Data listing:
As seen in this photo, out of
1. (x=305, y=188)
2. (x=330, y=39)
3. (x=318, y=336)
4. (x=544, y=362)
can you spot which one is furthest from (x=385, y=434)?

■ Task goal ■
Your task is to give the records above again, exactly.

■ Result below ■
As seen in this photo, out of
1. (x=305, y=188)
2. (x=330, y=39)
3. (x=318, y=336)
4. (x=544, y=362)
can you spot which one is furthest from (x=385, y=434)?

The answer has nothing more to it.